The “natural text” format of spells is starting to break down, especially as they include more complex spells; it’s harder and harder to skim the text block for the one bit of information that answers the question you have right now in gameplay. Pulling out range, duration, area of effect, type and number of targets, and required components is looking more and more like good information presentation – I mean, there were very solid reasons that almost every edition of D&D has done this! (Reminder: I started in 2e.)
Huh. They’ve gotten rid of all of the “if your target has at least X many hit points at maximum, the spell has no or reduced effect” business. That’s good, at least. (But they shoved it right back into the game in the guise of Turn Undead.)
ETA: No, wait, they just got rid of some of them. Command is still hit-point-based, and I still hate it. Also, let’s talk about rituals… if “I have to prepare the spell” is my way around spending 500 gold pieces for divination, that’s not an interesting choice – it would be incredibly rare that I was in enough of a hurry to perform the ritual (instead of just preparing the spell tomorrow) but not enough of a hurry that its one-hour casting time was too long for me to cast it. Identify, on the other hand, is just the opposite case – 10 minutes and 10 gold makes this another non-choice, but for this one I’d always use the ritual.

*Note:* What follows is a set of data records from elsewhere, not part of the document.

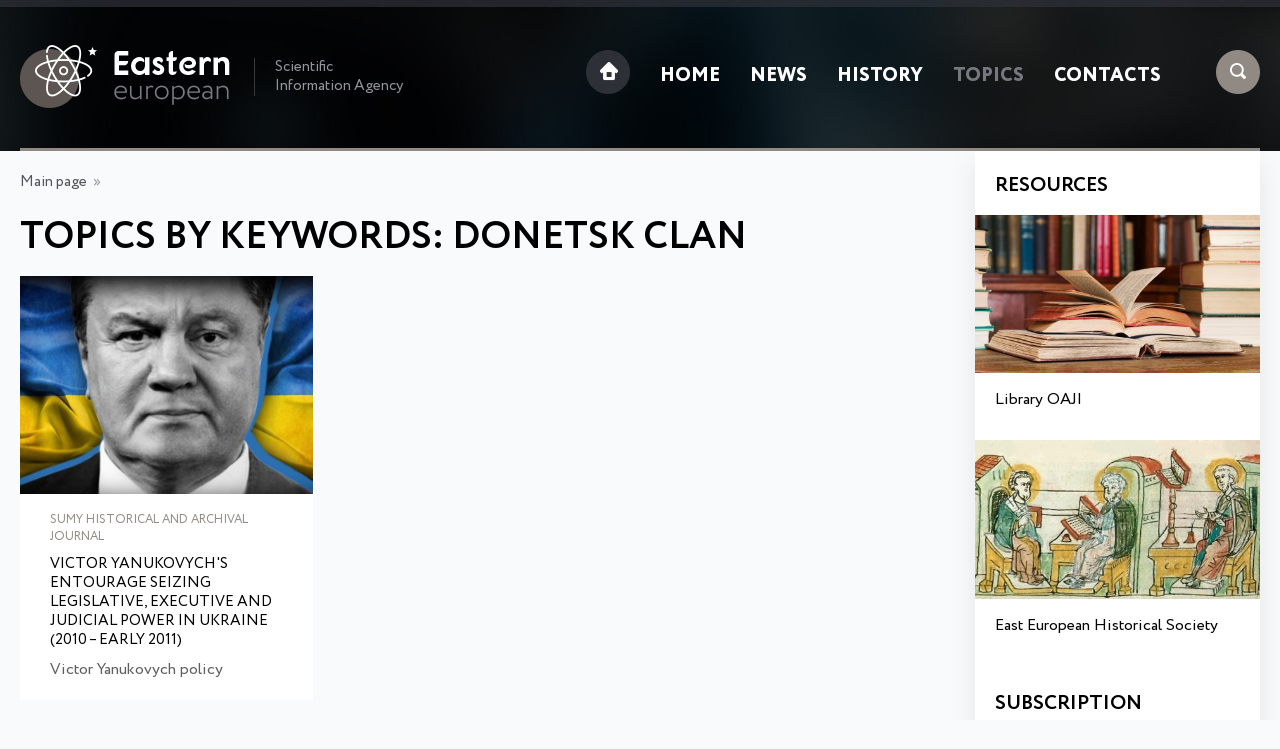

--- FILE ---
content_type: text/css
request_url: https://eesiag.com/fonts/Circe/stylesheet.css
body_size: 2036
content:
/* This stylesheet generated by Transfonter (https://transfonter.org) on June 26, 2017 11:20 AM */

@font-face {
	font-family: 'Circe Regular';
	src: url('Circe-Regular.eot');
	src: local('Circe'), local('Circe-Regular'),
		url('Circe-Regular.eot?#iefix') format('embedded-opentype'),
		url('Circe-Regular.woff') format('woff'),
		url('Circe-Regular.ttf') format('truetype');
	font-weight: normal;
	font-style: normal;
}

@font-face {
	font-family: 'Circe ExtraLight';
	src: url('Circe-ExtraLight.eot');
	src: local('Circe ExtraLight'), local('Circe-ExtraLight'),
		url('Circe-ExtraLight.eot?#iefix') format('embedded-opentype'),
		url('Circe-ExtraLight.woff') format('woff'),
		url('Circe-ExtraLight.ttf') format('truetype');
	font-weight: 200;
	font-style: normal;
}

@font-face {
	font-family: 'Circe Thin';
	src: url('Circe-Thin.eot');
	src: local('Circe Thin'), local('Circe-Thin'),
		url('Circe-Thin.eot?#iefix') format('embedded-opentype'),
		url('Circe-Thin.woff') format('woff'),
		url('Circe-Thin.ttf') format('truetype');
	font-weight: 100;
	font-style: normal;
}

@font-face {
	font-family: 'Circe Light';
	src: url('Circe-Light.eot');
	src: local('Circe Light'), local('Circe-Light'),
		url('Circe-Light.eot?#iefix') format('embedded-opentype'),
		url('Circe-Light.woff') format('woff'),
		url('Circe-Light.ttf') format('truetype');
	font-weight: 300;
	font-style: normal;
}

@font-face {
	font-family: 'Circe Bold';
	src: url('Circe-Bold.eot');
	src: local('Circe Bold'), local('Circe-Bold'),
		url('Circe-Bold.eot?#iefix') format('embedded-opentype'),
		url('Circe-Bold.woff') format('woff'),
		url('Circe-Bold.ttf') format('truetype');
	font-weight: bold;
	font-style: normal;
}

@font-face {
	font-family: 'Circe ExtraBold';
	src: url('Circe-ExtraBold.eot');
	src: local('Circe ExtraBold'), local('Circe-ExtraBold'),
		url('Circe-ExtraBold.eot?#iefix') format('embedded-opentype'),
		url('Circe-ExtraBold.woff') format('woff'),
		url('Circe-ExtraBold.ttf') format('truetype');
	font-weight: 800;
	font-style: normal;
}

It’s late and I’m not really interested in combing through their revised numbers here. I’ll simply say that the balance still doesn’t look right – monsters look too fragile by a long shot, and in general monsters need to be doing more damage. I’m sure they’ve torn their hair out at the idea that PCs are too fragile (which I do believe) while at the same time monsters don’t do enough damage. I can explain that briefly – PC damage is completely, wildly out of scale with monster damage. If a PC fought his opposite number (the dreaded Evil Adventuring Party, for example), there wouldn’t be more than about two rounds of fighting. On some level, PCs judge their toughness on the scale that their own character sheets offer them: the damage expressions of their own weapons. A first-level fighter could easily be dealing 1d12+1d4+4 damage: an average of 13, which coincidentally is probably also that fighter’s hit point total, if he was lucky.

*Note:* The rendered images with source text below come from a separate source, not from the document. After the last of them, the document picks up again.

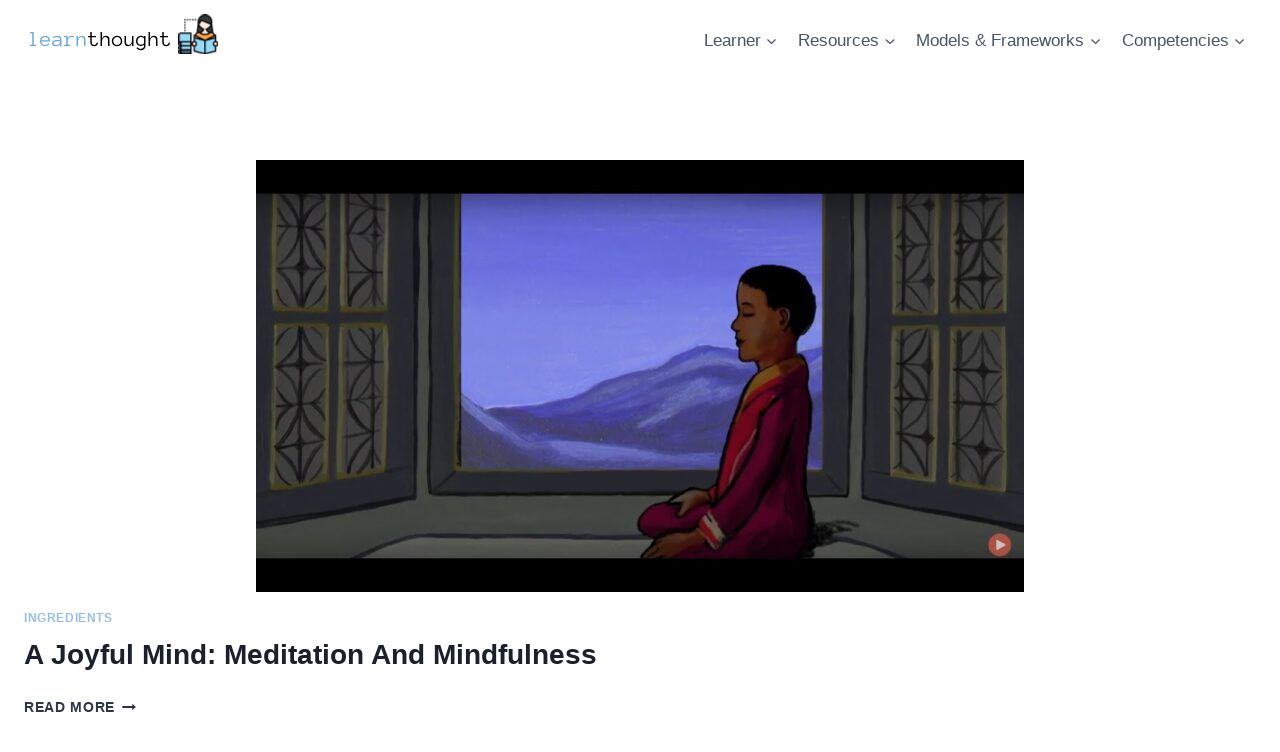

--- FILE ---
content_type: text/html; charset=utf-8
request_url: https://www.google.com/recaptcha/api2/aframe
body_size: 265
content:
<!DOCTYPE HTML><html><head><meta http-equiv="content-type" content="text/html; charset=UTF-8"></head><body><script nonce="sHft2761iUmmRDRdMNNd3w">/** Anti-fraud and anti-abuse applications only. See google.com/recaptcha */ try{var clients={'sodar':'https://pagead2.googlesyndication.com/pagead/sodar?'};window.addEventListener("message",function(a){try{if(a.source===window.parent){var b=JSON.parse(a.data);var c=clients[b['id']];if(c){var d=document.createElement('img');d.src=c+b['params']+'&rc='+(localStorage.getItem("rc::a")?sessionStorage.getItem("rc::b"):"");window.document.body.appendChild(d);sessionStorage.setItem("rc::e",parseInt(sessionStorage.getItem("rc::e")||0)+1);localStorage.setItem("rc::h",'1769322112426');}}}catch(b){}});window.parent.postMessage("_grecaptcha_ready", "*");}catch(b){}</script></body></html>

They’ve also slashed the XP totals, including the XP required to level. Second level: 160 xp. Now that’s all relative and doesn’t exactly mean anything… but it feels really strange to read. Taken in the context of the Encounter Building guidelines, though, it shows me that they expect four goblins to be a Tough challenge for a party. Not happening – I would expect the goblins to be a modest challenge for 1-2 characters, at best. Alternately, a single hobgoblin is a Tough challenge for a party of four – again, not happening. That is just not how the economy of actions works, considering that the hobgoblin will almost certainly be dead in the first round.
More than other areas of the playtest rules, this makes me wonder about the flavor of D&D that they’re playing in WotC HQ. Is this really the style now? Look, the thrash-metal D&D that 4e sometimes represented wasn’t for me. But I don’t want to see that the DM is wearing kid gloves, either.
In conclusion, there’s more good architecture here, but the implementation and final numbers are a mess. The best new changes are the rogue using Expertise dice, the Arcane Traditions giving wizards more differentiation, the introduction of Concentration as a limiting factor, and dwarves losing poison immunity.